A voz do povo serve para impressionar o legislador (e gerar mais reformas legislativas), serve para a mídia vender seus "produtos" (ou seja: aumentar seu faturamento), serve para reforçar o imaginário popular de que ele tem voz e vez (e o poder de comando), mas nem sempre é boa conselheira (ou companheira ideal) para a tomada de decisões razoáveis no âmbito da política criminal (nem tampouco para a solução judicial de um conflito).
Quando a empatia da população se alia a um familiar midiático (pai, mãe, irmão etc. da vítima), que sabe protagonizar e catalisar a ira e a sensação de insegurança da população, tudo se transforma em nitroglicerina pura nas mãos da mídia.
A sociedade (opinião pública) só se tranquiliza quando há a aniquilação do delinquente (prisão perpétua ou morte, é o que a satisfaz) e as "necessárias" reformas legislativas.
A vingança popular, catalizada pelos meios de comunicação, sobretudo quando encontra um familiar midiático que assume um "bom" protagonismo social e político, tem sido, nos últimos anos, um dos (mais relevantes) guias da política criminal de muitos países.
A comunicação de massas, sendo um processo unilateral (há um emissor ativo e um telespectador passivo, chamado de homo videns ), sabe fazer uso da incitação subliminar, da banalização da violência, da transformação de um fato superficial em acontecimento mundial.
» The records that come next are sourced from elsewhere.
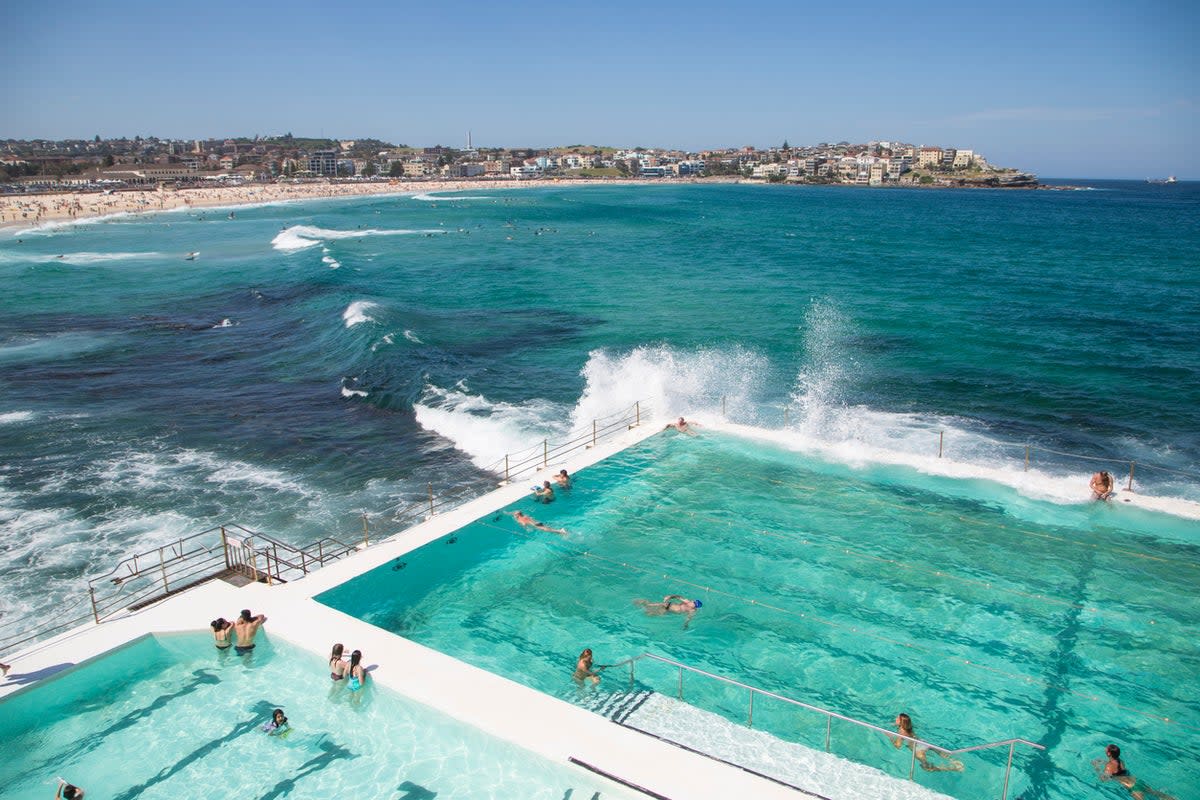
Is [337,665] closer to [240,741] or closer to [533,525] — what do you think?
[240,741]

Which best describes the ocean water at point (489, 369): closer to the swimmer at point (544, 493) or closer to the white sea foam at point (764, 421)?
the white sea foam at point (764, 421)

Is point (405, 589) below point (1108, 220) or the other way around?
below

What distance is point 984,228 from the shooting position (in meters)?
108

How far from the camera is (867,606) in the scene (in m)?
15.1

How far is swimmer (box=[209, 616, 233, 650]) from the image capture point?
13148mm

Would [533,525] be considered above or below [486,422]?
above

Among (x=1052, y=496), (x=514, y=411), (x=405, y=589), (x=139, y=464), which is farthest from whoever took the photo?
(x=514, y=411)

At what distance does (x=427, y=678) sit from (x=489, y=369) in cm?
2363

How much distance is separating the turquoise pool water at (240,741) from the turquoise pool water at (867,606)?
197cm

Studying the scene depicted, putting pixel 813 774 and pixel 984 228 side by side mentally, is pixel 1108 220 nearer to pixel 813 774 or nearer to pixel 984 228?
pixel 984 228

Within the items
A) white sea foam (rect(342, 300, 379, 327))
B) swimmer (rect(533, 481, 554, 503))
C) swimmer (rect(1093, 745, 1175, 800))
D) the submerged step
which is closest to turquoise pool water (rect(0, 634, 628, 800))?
the submerged step

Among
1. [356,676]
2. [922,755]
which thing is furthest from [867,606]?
[356,676]

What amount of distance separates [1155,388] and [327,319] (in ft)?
139

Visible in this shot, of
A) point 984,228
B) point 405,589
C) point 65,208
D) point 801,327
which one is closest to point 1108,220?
point 984,228
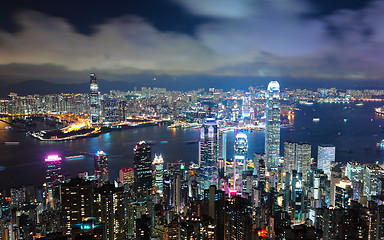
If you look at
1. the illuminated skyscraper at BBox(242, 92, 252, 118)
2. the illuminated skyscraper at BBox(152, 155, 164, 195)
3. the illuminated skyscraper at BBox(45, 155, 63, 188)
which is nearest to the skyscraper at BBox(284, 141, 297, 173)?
the illuminated skyscraper at BBox(242, 92, 252, 118)

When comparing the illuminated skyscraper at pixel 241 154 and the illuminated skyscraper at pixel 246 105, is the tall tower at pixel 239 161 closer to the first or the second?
the illuminated skyscraper at pixel 241 154

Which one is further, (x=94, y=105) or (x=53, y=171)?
(x=94, y=105)

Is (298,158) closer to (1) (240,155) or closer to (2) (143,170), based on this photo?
(1) (240,155)

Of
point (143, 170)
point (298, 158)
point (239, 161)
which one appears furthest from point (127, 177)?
Result: point (298, 158)

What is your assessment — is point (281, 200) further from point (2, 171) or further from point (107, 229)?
point (2, 171)

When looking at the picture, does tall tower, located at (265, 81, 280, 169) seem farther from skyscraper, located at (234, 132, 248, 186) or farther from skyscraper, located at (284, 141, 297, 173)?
skyscraper, located at (234, 132, 248, 186)

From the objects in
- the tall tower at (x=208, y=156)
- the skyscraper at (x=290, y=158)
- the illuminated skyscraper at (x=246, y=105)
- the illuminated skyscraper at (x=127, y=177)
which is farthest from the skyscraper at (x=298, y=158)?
the illuminated skyscraper at (x=127, y=177)
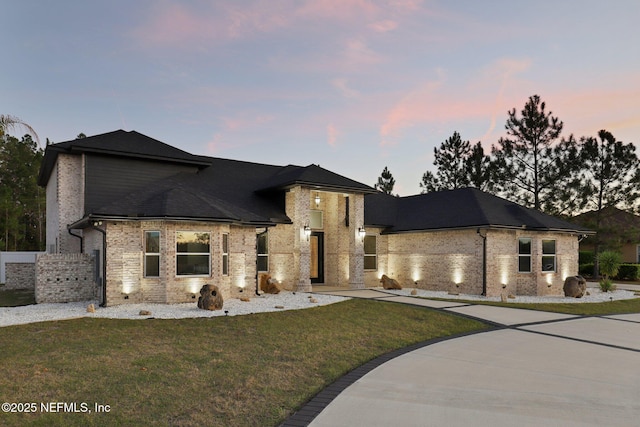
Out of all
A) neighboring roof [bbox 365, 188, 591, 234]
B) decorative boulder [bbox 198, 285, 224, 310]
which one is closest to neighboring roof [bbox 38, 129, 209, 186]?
decorative boulder [bbox 198, 285, 224, 310]

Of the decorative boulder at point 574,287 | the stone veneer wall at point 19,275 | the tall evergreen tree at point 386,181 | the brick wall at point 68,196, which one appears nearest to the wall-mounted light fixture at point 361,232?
the decorative boulder at point 574,287

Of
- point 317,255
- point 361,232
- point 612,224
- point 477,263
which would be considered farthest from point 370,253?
point 612,224

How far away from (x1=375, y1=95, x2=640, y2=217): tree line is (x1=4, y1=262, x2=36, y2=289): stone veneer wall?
33966 mm

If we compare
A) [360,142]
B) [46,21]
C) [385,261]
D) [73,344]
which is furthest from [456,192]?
[46,21]

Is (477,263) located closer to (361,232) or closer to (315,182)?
(361,232)

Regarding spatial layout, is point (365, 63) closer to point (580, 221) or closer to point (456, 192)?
point (456, 192)

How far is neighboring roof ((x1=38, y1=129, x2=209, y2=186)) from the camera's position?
54.5 ft

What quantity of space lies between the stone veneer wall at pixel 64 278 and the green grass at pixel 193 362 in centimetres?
458

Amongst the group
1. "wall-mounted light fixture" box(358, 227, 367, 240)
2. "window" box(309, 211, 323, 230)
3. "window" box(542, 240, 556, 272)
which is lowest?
"window" box(542, 240, 556, 272)

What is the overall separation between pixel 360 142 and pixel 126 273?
2286 centimetres

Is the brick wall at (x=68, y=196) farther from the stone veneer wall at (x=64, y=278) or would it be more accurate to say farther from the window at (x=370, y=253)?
the window at (x=370, y=253)

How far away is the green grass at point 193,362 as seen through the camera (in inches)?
197

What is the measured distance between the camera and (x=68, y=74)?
20.9 m

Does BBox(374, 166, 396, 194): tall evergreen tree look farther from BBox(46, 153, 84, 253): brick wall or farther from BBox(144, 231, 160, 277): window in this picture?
BBox(144, 231, 160, 277): window
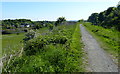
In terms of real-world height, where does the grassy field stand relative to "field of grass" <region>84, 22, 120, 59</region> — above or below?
below

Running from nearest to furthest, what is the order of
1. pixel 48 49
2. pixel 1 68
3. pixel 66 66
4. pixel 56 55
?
pixel 1 68 → pixel 66 66 → pixel 56 55 → pixel 48 49

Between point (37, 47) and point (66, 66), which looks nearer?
point (66, 66)

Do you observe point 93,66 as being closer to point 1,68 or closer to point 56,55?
point 56,55

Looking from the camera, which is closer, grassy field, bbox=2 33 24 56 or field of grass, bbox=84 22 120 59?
grassy field, bbox=2 33 24 56

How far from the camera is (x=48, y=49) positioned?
32.0ft

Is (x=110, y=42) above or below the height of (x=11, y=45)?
above

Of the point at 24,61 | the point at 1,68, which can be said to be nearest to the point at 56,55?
the point at 24,61

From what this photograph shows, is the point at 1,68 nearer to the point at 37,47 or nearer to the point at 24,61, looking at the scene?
the point at 24,61

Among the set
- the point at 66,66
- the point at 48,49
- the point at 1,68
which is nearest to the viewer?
the point at 1,68

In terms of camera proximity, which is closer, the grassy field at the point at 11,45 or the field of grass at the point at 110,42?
the grassy field at the point at 11,45

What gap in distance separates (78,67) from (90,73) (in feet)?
3.06

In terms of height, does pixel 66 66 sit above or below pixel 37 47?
below

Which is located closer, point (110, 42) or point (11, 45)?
point (110, 42)

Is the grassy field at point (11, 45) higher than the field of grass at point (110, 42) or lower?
lower
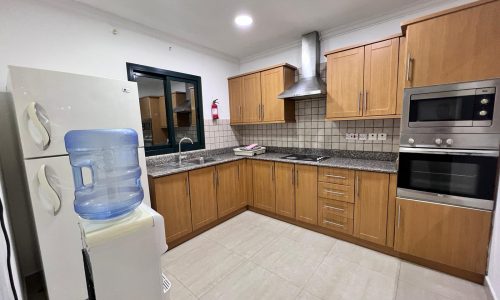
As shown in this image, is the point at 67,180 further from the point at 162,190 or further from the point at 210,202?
the point at 210,202

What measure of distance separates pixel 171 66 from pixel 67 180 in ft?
6.11

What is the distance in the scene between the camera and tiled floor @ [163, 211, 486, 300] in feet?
5.39

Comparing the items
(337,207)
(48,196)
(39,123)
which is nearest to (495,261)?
(337,207)

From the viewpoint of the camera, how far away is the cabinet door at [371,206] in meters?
2.04

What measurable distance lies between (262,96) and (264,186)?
51.8 inches

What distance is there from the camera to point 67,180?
141 cm

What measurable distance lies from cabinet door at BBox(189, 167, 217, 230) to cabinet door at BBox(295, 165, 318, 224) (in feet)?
3.51

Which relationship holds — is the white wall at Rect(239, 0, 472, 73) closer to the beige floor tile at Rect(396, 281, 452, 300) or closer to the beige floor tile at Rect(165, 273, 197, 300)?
the beige floor tile at Rect(396, 281, 452, 300)

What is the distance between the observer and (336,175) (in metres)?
2.30

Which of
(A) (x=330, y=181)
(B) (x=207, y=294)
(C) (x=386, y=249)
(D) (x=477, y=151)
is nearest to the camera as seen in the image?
(D) (x=477, y=151)

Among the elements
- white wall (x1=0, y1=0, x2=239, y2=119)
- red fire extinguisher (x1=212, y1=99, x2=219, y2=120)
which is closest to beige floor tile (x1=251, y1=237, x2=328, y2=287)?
red fire extinguisher (x1=212, y1=99, x2=219, y2=120)

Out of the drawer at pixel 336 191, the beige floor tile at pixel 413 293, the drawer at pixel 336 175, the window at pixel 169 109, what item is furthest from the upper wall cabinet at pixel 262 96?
the beige floor tile at pixel 413 293

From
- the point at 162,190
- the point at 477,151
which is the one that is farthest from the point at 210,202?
the point at 477,151

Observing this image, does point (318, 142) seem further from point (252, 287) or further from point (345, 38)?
point (252, 287)
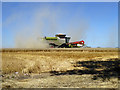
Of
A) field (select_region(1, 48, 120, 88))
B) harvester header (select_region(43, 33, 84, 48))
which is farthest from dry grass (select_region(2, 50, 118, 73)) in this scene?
harvester header (select_region(43, 33, 84, 48))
A mídia cumpre um papel não só de mediação como, sobretudo, de conformação da realidade (Berger e Luckmann), isto é, de "conformação ideológica da realidade". Entrega o "produto" da maneira que quiser, fazendo uso e abuso das imagens (mídia iconográfica), que são recebidas sem nenhum senso crítico por um telespectador atrofiado culturalmente, sem nenhuma capacidade de abstração e de crítica.
Nas modernas sociedades democráticas governa-se por meio de pesquisas (assim como pela pressão popular). A mobilização da opinião pública é fundamental. Quando essa opinião pública tem empatia com uma determinada vítima (branca, olhos azuis, indefesa etc.), que foi atacada por um determinado criminoso (nada simpático: pobre, de cor escura, sem olhos azuis, sem posses, sem status, sem diploma etc.), tem-se a combinação perfeita (que se completa explosivamente quando também se encontra um familiar midiático). Tudo isso combinado, claro que vamos ter (por força da pressão midiática) mudanças legislativas, apoios do Executivo, eficiência da polícia, atenção especial do Ministério Público e, muitas vezes, a cumplicidade (vingativa) até mesmo do juiz.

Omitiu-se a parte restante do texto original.